I was gonna put this in GQ, but what can I say…I like you guys better!
Okay, so I spent last night with my boyfriend in ER. Why? Because, well, he wasn’t himself. His short term memory was shot; this man I love, who abhors redundancy, made the same comments over and over again and didn’t realize it. One comment was repeated four times in a ten minute phone conversation, then two more times when I met with him in person about fifteen minutes following. It was said like a new idea each time. He’d called me concerned for his peculiar mental state and I said I was coming over; when I showed, he said, “Hey baby!..Oh…yeah…you were coming over.” He’d forgotten.
He described himself as having that feeling when you are suddenly awakened from a vivid dream–unsure as to whether or not he was awake, what was real and what was dreamed. When he tried to take a nap to “sleep it off,” it only intensified the disorientation.
ER did blood and urine tests and a CAT scan; all were normal. By midnight (when we left), he was feeling his normal self. But for about 4 hours, he was most certainly NOT. I’ve never seen him like this–and I’ve known him for 8 years.

• [Exercise aim]: Pick up the post about the boyfriend's night in the ER after its final sentence and keep writing it. The entries that follow have nothing to do with the post above.

• [Record excerpts]:
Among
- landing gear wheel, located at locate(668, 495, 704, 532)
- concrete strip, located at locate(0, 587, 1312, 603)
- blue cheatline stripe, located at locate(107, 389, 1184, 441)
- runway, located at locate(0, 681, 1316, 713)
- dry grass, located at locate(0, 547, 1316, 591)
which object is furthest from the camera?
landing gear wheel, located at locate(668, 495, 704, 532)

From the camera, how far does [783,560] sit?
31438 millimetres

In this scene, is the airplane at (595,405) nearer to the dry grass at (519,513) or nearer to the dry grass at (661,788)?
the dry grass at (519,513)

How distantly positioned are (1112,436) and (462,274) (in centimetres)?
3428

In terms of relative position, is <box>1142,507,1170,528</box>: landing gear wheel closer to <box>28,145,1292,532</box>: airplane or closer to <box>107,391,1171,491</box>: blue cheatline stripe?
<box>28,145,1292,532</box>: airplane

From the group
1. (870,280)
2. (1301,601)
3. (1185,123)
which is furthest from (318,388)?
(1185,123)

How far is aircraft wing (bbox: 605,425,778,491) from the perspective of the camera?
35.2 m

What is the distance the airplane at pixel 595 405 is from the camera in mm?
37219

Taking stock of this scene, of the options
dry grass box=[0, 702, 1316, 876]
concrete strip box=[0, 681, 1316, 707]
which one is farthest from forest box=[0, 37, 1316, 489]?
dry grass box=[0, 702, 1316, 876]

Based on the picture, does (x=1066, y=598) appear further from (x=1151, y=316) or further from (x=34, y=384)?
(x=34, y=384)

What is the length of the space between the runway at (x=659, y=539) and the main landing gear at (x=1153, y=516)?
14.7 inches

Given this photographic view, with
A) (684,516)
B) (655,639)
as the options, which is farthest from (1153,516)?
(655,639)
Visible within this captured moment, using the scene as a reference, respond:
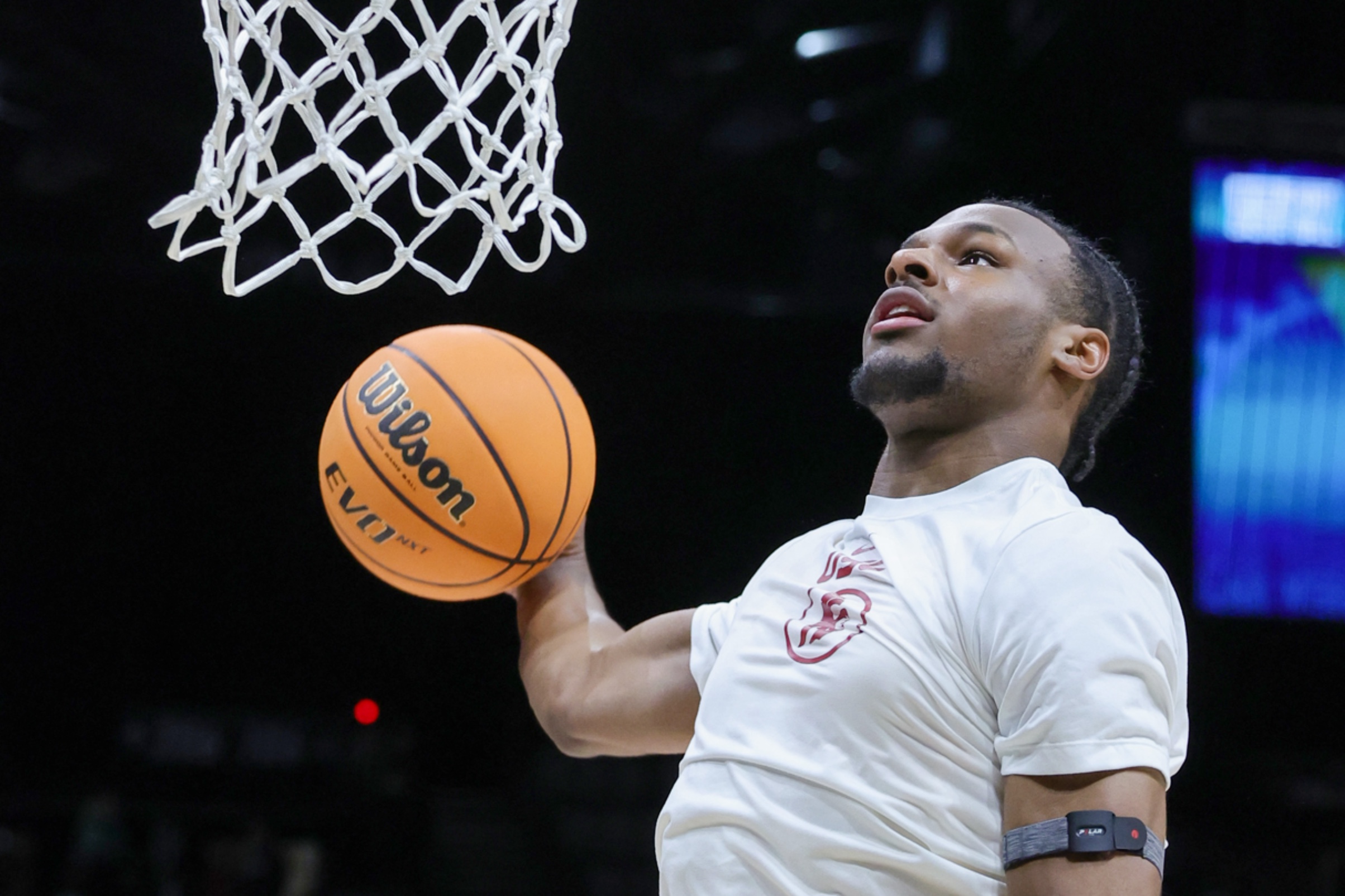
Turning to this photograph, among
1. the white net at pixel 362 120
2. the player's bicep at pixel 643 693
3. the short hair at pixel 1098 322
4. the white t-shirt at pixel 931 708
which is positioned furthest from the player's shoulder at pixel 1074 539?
the white net at pixel 362 120

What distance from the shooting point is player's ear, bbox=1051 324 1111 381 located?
1.86m

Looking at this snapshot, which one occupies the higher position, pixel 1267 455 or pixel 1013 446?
pixel 1013 446

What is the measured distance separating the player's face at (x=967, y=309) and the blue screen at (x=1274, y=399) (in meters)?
2.98

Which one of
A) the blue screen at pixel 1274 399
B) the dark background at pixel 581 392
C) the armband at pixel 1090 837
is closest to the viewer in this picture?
the armband at pixel 1090 837

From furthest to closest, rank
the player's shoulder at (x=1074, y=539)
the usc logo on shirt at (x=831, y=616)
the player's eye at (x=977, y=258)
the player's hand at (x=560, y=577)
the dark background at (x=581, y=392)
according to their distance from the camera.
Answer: the dark background at (x=581, y=392), the player's hand at (x=560, y=577), the player's eye at (x=977, y=258), the usc logo on shirt at (x=831, y=616), the player's shoulder at (x=1074, y=539)

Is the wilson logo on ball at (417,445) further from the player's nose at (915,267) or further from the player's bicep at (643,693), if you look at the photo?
the player's nose at (915,267)

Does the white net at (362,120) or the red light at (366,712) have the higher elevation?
the white net at (362,120)

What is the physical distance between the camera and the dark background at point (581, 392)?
195 inches

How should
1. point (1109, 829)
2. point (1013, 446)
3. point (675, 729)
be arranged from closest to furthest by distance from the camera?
point (1109, 829), point (1013, 446), point (675, 729)

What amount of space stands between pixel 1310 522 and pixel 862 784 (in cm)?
367

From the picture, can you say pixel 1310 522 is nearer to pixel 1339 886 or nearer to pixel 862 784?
pixel 1339 886

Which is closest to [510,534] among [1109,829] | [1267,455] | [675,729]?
[675,729]

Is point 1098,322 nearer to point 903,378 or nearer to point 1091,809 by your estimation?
point 903,378

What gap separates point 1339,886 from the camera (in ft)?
17.4
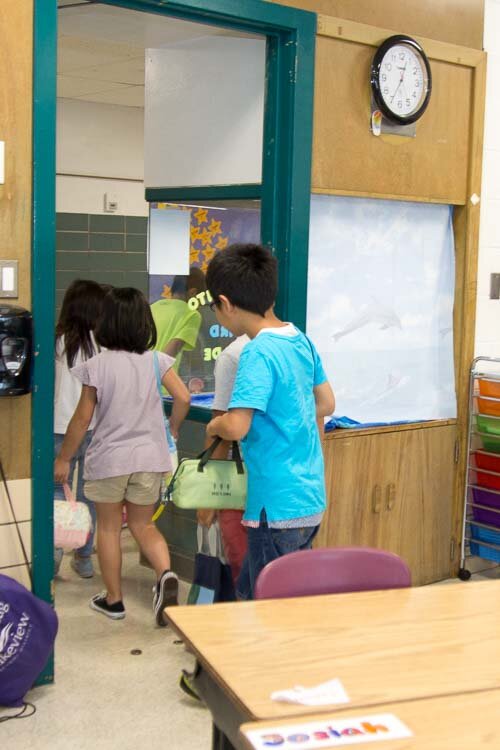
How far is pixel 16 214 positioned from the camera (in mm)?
3311

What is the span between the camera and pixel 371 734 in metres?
1.66

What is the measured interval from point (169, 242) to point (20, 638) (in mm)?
2168

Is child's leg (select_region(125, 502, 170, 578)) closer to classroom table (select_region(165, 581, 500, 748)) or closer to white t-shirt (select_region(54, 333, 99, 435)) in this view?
white t-shirt (select_region(54, 333, 99, 435))

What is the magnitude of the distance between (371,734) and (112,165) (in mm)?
7285

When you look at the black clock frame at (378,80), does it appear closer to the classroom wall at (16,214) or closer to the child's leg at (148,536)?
the classroom wall at (16,214)

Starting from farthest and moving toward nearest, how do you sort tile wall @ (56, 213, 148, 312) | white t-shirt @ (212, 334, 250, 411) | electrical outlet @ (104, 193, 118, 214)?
electrical outlet @ (104, 193, 118, 214) < tile wall @ (56, 213, 148, 312) < white t-shirt @ (212, 334, 250, 411)

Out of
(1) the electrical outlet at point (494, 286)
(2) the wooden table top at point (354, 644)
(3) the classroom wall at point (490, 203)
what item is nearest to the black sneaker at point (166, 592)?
(2) the wooden table top at point (354, 644)

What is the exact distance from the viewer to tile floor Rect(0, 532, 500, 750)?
3125mm

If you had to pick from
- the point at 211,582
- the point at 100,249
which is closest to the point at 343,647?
the point at 211,582

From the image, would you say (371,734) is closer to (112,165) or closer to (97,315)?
(97,315)

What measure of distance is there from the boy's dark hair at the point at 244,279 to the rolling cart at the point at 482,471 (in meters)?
1.99

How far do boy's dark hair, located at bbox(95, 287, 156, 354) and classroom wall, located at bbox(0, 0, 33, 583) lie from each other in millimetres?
676

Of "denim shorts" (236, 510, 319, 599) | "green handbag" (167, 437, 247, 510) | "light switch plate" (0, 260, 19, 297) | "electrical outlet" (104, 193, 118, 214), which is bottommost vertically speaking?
"denim shorts" (236, 510, 319, 599)

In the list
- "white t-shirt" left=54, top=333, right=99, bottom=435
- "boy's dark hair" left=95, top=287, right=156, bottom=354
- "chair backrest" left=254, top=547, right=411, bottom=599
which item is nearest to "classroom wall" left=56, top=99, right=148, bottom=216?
"white t-shirt" left=54, top=333, right=99, bottom=435
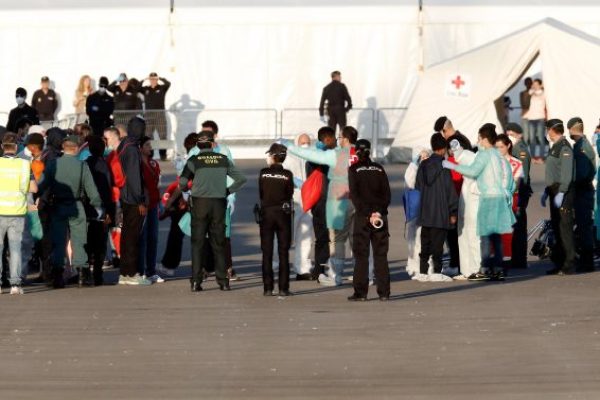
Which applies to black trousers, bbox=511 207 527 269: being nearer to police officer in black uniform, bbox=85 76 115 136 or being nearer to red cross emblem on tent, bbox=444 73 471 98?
police officer in black uniform, bbox=85 76 115 136

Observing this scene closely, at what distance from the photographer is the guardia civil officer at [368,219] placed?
16.3 m

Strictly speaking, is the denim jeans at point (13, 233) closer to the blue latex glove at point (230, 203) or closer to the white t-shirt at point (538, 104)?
the blue latex glove at point (230, 203)

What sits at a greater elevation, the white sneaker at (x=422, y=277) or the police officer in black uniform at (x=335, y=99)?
the police officer in black uniform at (x=335, y=99)

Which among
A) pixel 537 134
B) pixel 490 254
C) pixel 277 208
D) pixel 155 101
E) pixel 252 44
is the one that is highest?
pixel 252 44

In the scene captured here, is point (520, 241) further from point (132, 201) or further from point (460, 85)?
point (460, 85)

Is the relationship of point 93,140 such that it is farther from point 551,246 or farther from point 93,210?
point 551,246

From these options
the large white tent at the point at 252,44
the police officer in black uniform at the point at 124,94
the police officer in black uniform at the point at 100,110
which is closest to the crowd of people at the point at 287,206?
the police officer in black uniform at the point at 100,110

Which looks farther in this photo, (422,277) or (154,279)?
(154,279)

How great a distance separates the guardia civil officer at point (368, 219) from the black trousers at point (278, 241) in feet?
2.35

• [Exercise answer]:
FWIW: He does not drink, do drugs, smoke, or sleep around. (Well, except with me. ) His only allergy is ampicillin. He is a very healthy individual who generally avoids doctors unless absolutely necessary (twice in two years, maybe). The fact that he felt a need to go to the doc was alarming enough for me. He’d had plenty of sleep the night before, had nothing unusual to eat, and takes no medications/prescriptions whatsoever.
We both think it sounds like a narcotic–but what? Where? How? He hates feeling out of control–recreational drugs do NOT appeal to him in the least. The only thing he could think of was a student (he teaches 6-8 grade music, with several hoodlums-in-training as students) slipping something in his water. Still, his symptoms showed at 4pm–more than three hours after his last contact with students. His cup didn’t look suspicious, but who knows. We don’t want to assume the worst of the kids, anyway.
Does anyone have any similar experiences, any anything they can relate? He is completely bewildered by this, as am I. Any input would thrill us both!